Kong rolled his eyes. "The past is the past. Anyway. I’m going to the Bureau of Cultural Relics. They’ll have an extra phone line for me."

"The Bureau of Cultural Relics?" Alice asked.

"The office in charge of archaeology for all of Ningxia. They run the historical museums too." Kong hoisted his fax machine. "Zai jian."

"And what are you going to do?" Lin asked her as Kong walked out the gate.

"I thought I’d look around the town."

"I noticed a place around the corner that rents bicycles," he said carefully. "Would the foreign woman want to get a bicycle and sightsee with me?"

"Yes, I would, but if you continue to call me ’the foreign woman’ I might have to curse your ancestors for eight generations."

He laughed. " ’Interpreter Mo,’ then?"

"That’s at least a little better." She knew she could not ask him to call her ’Alice’ or ’Ai-li’; given names were only for intimate use in China.
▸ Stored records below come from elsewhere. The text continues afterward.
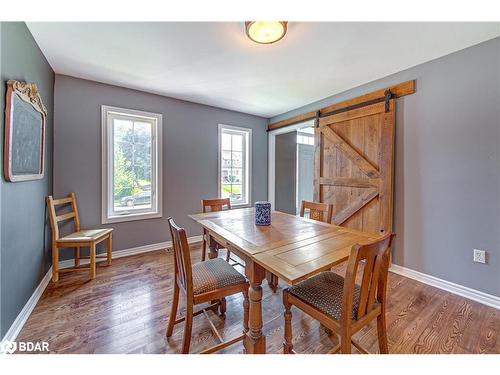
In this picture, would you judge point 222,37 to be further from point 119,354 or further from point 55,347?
point 55,347

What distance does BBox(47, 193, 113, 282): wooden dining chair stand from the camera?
2.23 metres

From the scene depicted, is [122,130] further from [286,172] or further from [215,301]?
[286,172]

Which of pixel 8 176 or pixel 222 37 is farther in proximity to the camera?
pixel 222 37

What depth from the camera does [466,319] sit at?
1700 mm

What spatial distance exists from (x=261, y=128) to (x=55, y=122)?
10.5ft

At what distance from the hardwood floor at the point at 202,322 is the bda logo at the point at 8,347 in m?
0.07

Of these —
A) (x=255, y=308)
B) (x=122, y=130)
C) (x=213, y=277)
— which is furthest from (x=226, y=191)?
(x=255, y=308)

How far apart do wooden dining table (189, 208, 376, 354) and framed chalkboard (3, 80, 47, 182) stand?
1.42 meters

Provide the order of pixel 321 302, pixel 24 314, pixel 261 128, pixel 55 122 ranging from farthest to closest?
pixel 261 128 < pixel 55 122 < pixel 24 314 < pixel 321 302

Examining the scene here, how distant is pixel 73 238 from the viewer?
2.30 meters

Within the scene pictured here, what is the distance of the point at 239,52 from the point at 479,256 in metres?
2.97

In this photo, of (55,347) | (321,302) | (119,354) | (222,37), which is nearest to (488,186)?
(321,302)

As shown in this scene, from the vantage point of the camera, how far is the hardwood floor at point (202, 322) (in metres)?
1.43

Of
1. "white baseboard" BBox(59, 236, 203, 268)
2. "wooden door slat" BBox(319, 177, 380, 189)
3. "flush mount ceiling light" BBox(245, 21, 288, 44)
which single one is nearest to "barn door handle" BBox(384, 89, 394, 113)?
"wooden door slat" BBox(319, 177, 380, 189)
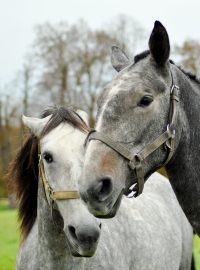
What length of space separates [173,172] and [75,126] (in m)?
1.37

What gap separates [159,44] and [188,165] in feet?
2.72

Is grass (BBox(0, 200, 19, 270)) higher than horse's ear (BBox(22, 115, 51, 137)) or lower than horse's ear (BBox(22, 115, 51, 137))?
lower

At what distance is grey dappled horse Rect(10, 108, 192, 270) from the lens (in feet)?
13.7

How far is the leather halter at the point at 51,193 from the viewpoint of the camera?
420cm

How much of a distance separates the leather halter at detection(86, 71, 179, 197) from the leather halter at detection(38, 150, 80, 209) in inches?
41.3

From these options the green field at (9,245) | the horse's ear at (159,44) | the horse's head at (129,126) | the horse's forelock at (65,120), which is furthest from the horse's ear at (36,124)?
the horse's ear at (159,44)

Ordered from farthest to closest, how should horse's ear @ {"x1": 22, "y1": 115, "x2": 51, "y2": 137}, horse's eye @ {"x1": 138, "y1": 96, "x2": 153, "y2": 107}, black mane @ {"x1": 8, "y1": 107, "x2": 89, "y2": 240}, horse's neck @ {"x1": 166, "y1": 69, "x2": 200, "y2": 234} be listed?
black mane @ {"x1": 8, "y1": 107, "x2": 89, "y2": 240}
horse's ear @ {"x1": 22, "y1": 115, "x2": 51, "y2": 137}
horse's neck @ {"x1": 166, "y1": 69, "x2": 200, "y2": 234}
horse's eye @ {"x1": 138, "y1": 96, "x2": 153, "y2": 107}

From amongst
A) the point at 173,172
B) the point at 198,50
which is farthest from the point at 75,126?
the point at 198,50

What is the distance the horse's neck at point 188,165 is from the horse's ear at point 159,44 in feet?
0.81

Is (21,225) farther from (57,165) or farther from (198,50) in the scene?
(198,50)

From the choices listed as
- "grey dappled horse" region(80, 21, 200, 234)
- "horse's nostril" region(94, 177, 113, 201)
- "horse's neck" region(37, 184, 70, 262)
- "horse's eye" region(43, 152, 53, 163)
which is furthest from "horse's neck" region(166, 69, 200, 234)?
"horse's neck" region(37, 184, 70, 262)

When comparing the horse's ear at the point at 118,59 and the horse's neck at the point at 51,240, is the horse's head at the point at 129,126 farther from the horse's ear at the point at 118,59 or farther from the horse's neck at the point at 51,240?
the horse's neck at the point at 51,240

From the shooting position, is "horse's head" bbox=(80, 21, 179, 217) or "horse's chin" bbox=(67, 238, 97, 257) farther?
"horse's chin" bbox=(67, 238, 97, 257)

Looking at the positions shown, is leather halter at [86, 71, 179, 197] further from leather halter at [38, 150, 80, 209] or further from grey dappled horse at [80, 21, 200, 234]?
leather halter at [38, 150, 80, 209]
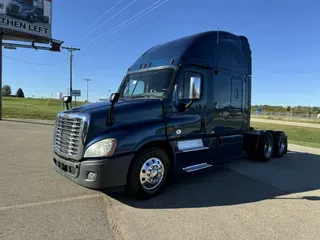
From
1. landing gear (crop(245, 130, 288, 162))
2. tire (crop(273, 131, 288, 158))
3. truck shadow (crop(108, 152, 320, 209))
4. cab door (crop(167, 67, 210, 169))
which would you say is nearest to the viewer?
truck shadow (crop(108, 152, 320, 209))

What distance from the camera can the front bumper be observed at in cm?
415

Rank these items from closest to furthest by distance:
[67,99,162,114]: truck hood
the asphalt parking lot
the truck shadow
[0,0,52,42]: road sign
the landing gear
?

Mostly, people addressed each other by title. She didn’t mind. There was a certain security in it. One always knew where one was, in the group. Is this my group? she thought for the thousandth time. China. The Chinese.

"Better wait here," Lin advised. "I’ll go rent the bicycles. If the old man sees you are a foreigner he’ll want a huge deposit from you—a hundred yuan, say, or your passport."

"Oh." While he went around the corner she studied the old Chinese Muslim women behind their yogurt stands. They sat in their wide cotton trousers behind the rickety little tables, waving flies away from crude paper-covered crocks of yogurt. As she watched them she felt her heart pounding pleasantly. Did Lin feel the same flutter of affinity she did? Of course he does, she thought, he must. If experience had taught her anything it was that when she felt it, the other person felt it too.

Riding up Sun Yat-sen Boulevard, the main street and biggest commercial center for nearly a thousand miles of desert, Alice saw an endless stream of functional, Eastern-Bloc cement buildings. Everywhere were majestic signs in Chinese characters and Mongolian script, announcing the Number Three Light Industrial Store, the Municipal Committee for Liaison with the Minority Peoples Subheadquarters, the Hua Feng Institute for the Training of Herbal Medicine, and the Number Eight People’s Clinic.

The streets were not crowded—at least not by Beijing or Shanghai standards.